What you should do
Answer these from the article on Islam and Kurdish politics in Diyarbakir:
(a) To how many families did the Gulenists distribute meat during the Feast of Sacrifice?
(b) How many court cases is Diyarbakir's mayor, Osman Baydemir, facing?
(c) Who is the midwife at the state-run maternity clinic?

Source text
====================

A religious revival


January 31st 2008 | Ankara and Diyarbakir | From The Economist print edition

The AK government uses Islam to win over Kurdish support

A SIGN adorned with Ataturk's favourite adage, “Happy is he who calls himself a Turk”, hangs in Diyarbakir, south-east Turkey, as a reminder of Turkey's decades-old policy of forcibly assimilating the region's Kurds. The ruling Justice and Development (AK) party might prefer “Happy is he who calls himself a Muslim”.

“Uniting around our common Islamic identity is the only way to solve the Kurdish problem,” argues one AK leader. “Islam bound us in Ottoman times and during the war of independence, why not today?” Religion has become the mildly Islamist AK's most potent weapon as it seeks to snatch control of Diyarbakir, the unofficial capital of Turkey's estimated 14m Kurds, from the pro-Kurdish Democratic People's Party (DTP) in next year's local election.

In the slums of Diyarbakir sympathy for AK is growing. “They give us free coal, free school textbooks, my vote is for AK,” croaks Fatma Demirci, a shrivelled mother of nine. Generous welfare spending, plus modest reforms to satisfy the Kurds' demands for greater freedom, helped the party to take over 50% of the vote in the mainly Kurdish provinces of Turkey in last July's general election.

Now Turkey's richest Islamic fraternity is helping the AK to win more Kurdish votes. Named after Fetullah Gulen, a liberal Muslim cleric who lives in self-imposed exile in America, the Gulenists distributed meat to some 60,000 families during the Muslim Feast of Sacrifice in December. Scores of Gulenist doctors are offering free check-ups and treatment in Kurdish areas. Their message is that Turks and Kurds are brothers in Islam and that nationalism, whether Turkish or Kurdish, is bad. Such Islamic fraternities (tarikats) have strong roots in the region.

Other AK actions are also burnishing the party's image. A new government proposal to scrap restrictions on wearing the Islamic headscarf in universities has elated pious Kurds as much as it has horrified Turkish secularists. Kurds of all leanings cheered the arrest of 14 members of an ultra-nationalist gang whose leader, a retired army general called Veli Kucuk, is said by some to have plotted the extra-judicial murders of Kurdish dissidents at the height of the Kurdistan Workers' Party (PKK) insurgency in the early 1990s.

The government's popularity seems to be surviving even the airstrikes launched in December against PKK targets in northern Iraq. A retaliatory bombing claimed by the PKK killed seven people in Diyarbakir last month, but provoked outrage and rebounded against the DTP. One reason, some say, is that it is in practice run by the captive PKK leader, Abdullah Ocalan, making it hard for elected DTP politicians to disavow PKK terrorism. Polls suggest that the party's support has slipped.

With much of their time spent in court or in jail, few DTP mayors are able to govern effectively. Diyarbakir's mayor, Osman Baydemir, is facing 23 court cases and other investigations for such crimes as printing new-year greeting cards in Kurdish. Some mayors have been pursued for offences such as building an artificial pool “shaped like the map of Kurdistan”.

Hasim Hasimi, a moderate Kurdish politician, argues that this sort of pressure on the DTP may cause voters to return to it. Even business leaders are disquieted by the government's attempts to dilute Kurdish nationalism. “It is foolish to imagine that the Kurds' demands to develop their language and culture will go away,” says Mehmet Kaya, president of the Diyarbakir chamber of commerce.

On a recent visit, Recep Tayyip Erdogan, the AK prime minister, dismissed calls for more Kurdish-language education and broadcasting. He argued that other minorities would agitate for similar rights. His message has reached the state-run maternity clinic. Cetin Bakir, the chief doctor, rejects suggestions that his staff might communicate better with patients if they used Kurdish. “Absolutely not,” he sniffs. Leyla Dincer, a midwife, disagrees. “What use are these?” she asks, pointing to a rack full of pamphlets on birth control. “It's all in Turkish, nobody understands a word.”

====================

Dataset
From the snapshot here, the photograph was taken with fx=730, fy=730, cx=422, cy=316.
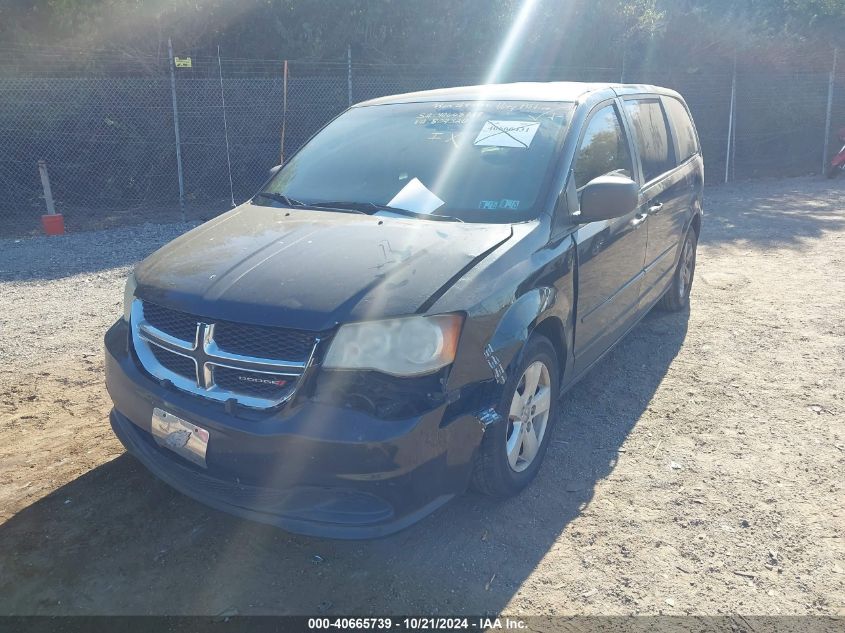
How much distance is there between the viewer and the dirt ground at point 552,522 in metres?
2.82

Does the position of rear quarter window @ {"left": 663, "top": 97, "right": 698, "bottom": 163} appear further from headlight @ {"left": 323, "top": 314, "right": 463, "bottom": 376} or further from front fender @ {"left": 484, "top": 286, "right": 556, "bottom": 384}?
headlight @ {"left": 323, "top": 314, "right": 463, "bottom": 376}

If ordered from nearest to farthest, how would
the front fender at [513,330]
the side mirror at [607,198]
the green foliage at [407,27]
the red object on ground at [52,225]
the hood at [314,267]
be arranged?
the hood at [314,267]
the front fender at [513,330]
the side mirror at [607,198]
the red object on ground at [52,225]
the green foliage at [407,27]

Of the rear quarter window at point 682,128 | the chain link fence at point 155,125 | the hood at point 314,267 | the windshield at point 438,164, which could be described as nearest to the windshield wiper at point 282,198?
the windshield at point 438,164

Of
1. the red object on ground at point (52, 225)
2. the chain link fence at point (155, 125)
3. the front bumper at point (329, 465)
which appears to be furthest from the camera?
the chain link fence at point (155, 125)

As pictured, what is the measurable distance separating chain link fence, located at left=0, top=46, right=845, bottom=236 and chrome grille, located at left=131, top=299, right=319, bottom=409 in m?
7.94

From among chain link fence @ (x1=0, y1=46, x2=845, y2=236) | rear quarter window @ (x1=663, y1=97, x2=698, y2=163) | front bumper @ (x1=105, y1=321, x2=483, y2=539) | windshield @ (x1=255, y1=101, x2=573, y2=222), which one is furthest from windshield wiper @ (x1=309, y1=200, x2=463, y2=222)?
chain link fence @ (x1=0, y1=46, x2=845, y2=236)

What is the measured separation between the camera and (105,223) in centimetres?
1066

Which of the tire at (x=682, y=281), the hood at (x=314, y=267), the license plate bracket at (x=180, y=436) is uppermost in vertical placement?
the hood at (x=314, y=267)

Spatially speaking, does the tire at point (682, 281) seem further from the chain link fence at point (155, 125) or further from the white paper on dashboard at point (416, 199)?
the chain link fence at point (155, 125)

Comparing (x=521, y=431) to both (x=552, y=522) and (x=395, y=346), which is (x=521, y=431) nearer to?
(x=552, y=522)

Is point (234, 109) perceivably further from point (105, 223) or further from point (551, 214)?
point (551, 214)

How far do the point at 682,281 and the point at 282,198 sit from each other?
366 cm

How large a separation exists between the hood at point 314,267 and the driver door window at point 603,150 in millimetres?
851

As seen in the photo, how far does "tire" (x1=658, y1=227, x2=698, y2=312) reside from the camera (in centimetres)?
604
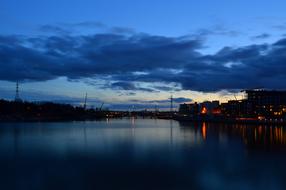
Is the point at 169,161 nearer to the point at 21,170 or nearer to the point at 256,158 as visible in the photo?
the point at 256,158

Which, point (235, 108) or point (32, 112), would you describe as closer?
point (32, 112)

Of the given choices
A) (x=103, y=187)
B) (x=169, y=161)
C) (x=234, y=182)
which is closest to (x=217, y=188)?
(x=234, y=182)

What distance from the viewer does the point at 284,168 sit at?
18.5 m

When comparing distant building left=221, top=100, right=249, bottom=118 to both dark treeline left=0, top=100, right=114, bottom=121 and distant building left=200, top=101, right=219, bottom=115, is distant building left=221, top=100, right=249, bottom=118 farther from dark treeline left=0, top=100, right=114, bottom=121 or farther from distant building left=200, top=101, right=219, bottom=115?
dark treeline left=0, top=100, right=114, bottom=121

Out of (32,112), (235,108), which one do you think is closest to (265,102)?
(235,108)

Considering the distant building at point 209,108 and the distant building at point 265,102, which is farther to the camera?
the distant building at point 209,108

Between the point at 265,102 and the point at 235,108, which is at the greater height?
the point at 265,102

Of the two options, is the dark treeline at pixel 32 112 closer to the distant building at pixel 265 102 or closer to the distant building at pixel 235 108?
the distant building at pixel 235 108

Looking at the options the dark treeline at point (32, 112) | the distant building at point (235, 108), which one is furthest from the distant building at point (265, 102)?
the dark treeline at point (32, 112)

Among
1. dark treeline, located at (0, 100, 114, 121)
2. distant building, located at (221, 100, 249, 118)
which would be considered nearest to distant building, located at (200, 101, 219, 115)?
distant building, located at (221, 100, 249, 118)

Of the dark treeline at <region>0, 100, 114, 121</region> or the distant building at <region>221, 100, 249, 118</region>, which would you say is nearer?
the dark treeline at <region>0, 100, 114, 121</region>

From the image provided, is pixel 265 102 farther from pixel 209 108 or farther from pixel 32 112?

====================

Response to the task
(a) Some 60,000 families.
(b) 23 court cases.
(c) Leyla Dincer.